Task goal — A faithful transcript of all the lines below, with no pictures, is the goal here.

(Collected data entries)
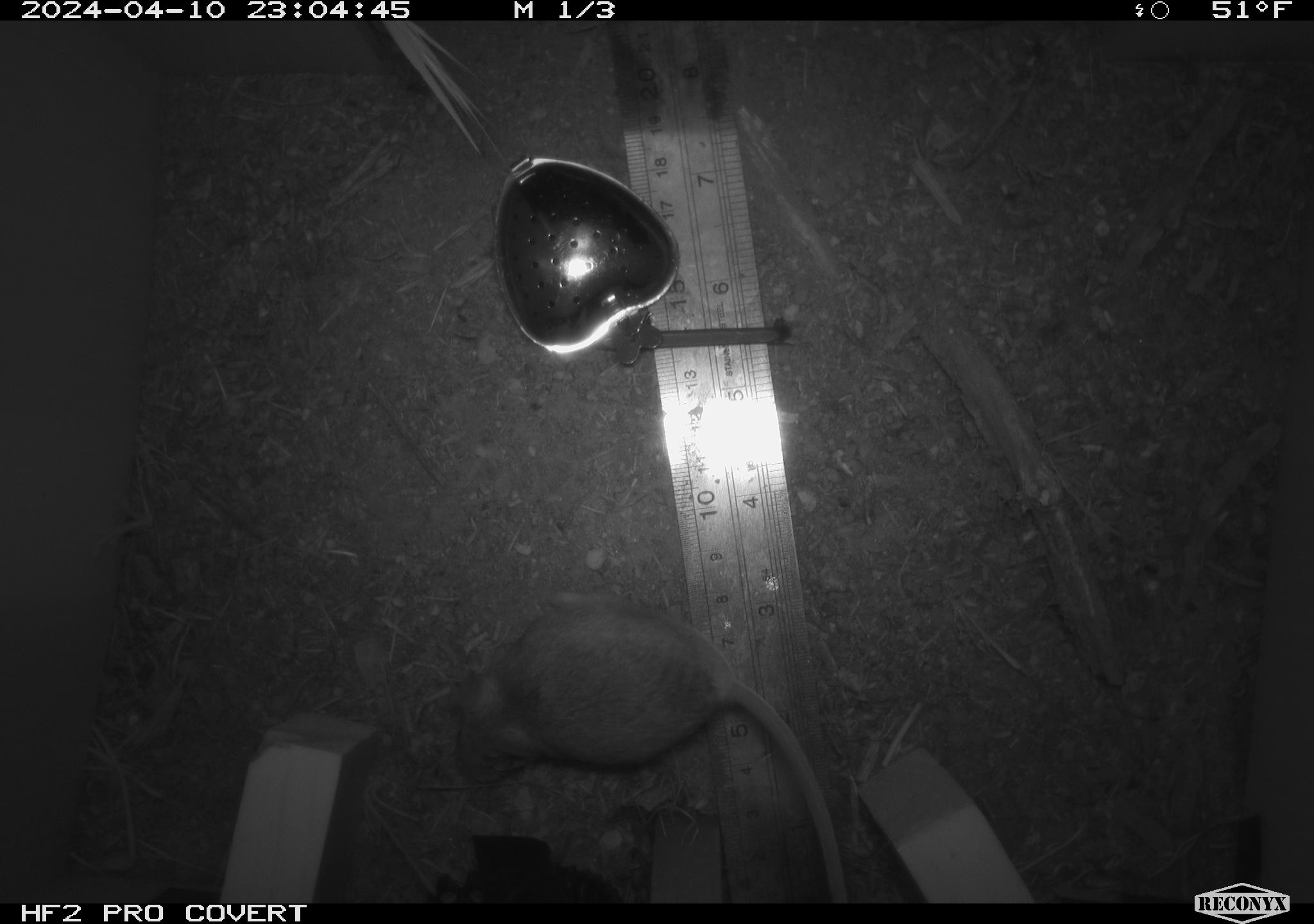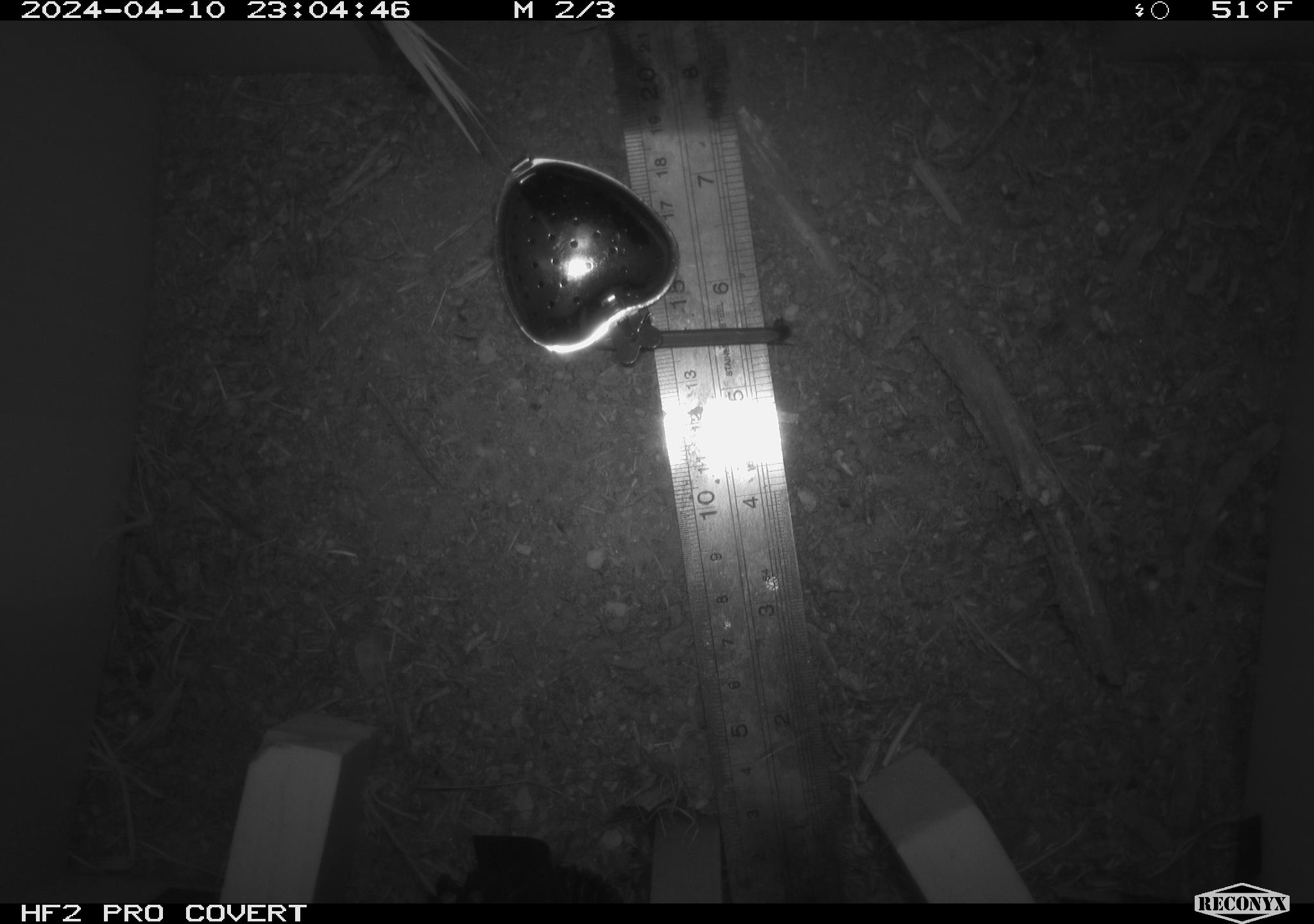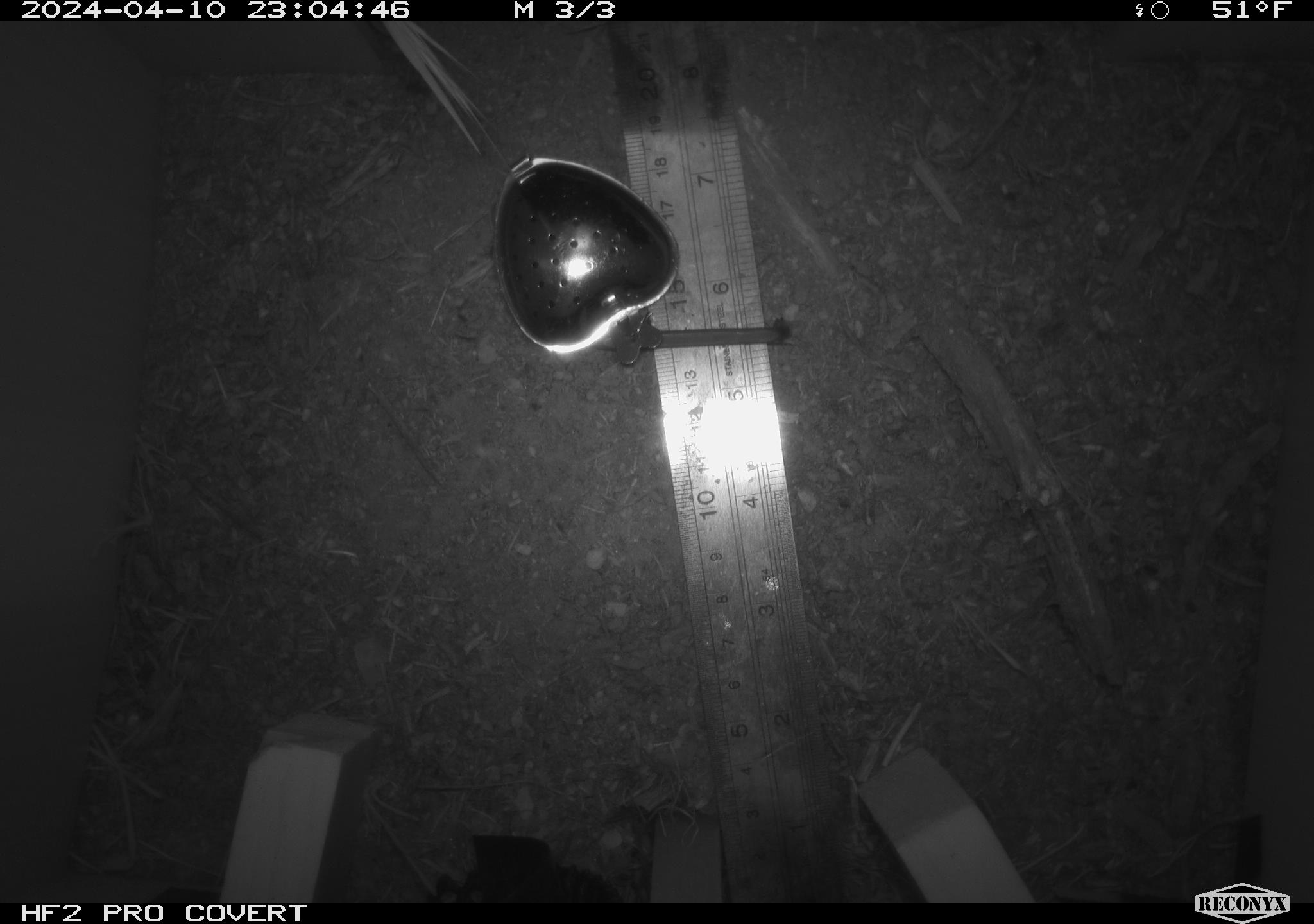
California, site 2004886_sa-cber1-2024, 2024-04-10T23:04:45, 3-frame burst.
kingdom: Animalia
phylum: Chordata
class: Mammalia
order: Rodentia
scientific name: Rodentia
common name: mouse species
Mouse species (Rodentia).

Problem solution —
California, site 2004886_sa-cber1-2024, 2024-04-10T23:04:45, 3-frame burst.
kingdom: Animalia
phylum: Chordata
class: Mammalia
order: Rodentia
scientific name: Rodentia
common name: mouse species
Mouse species (Rodentia).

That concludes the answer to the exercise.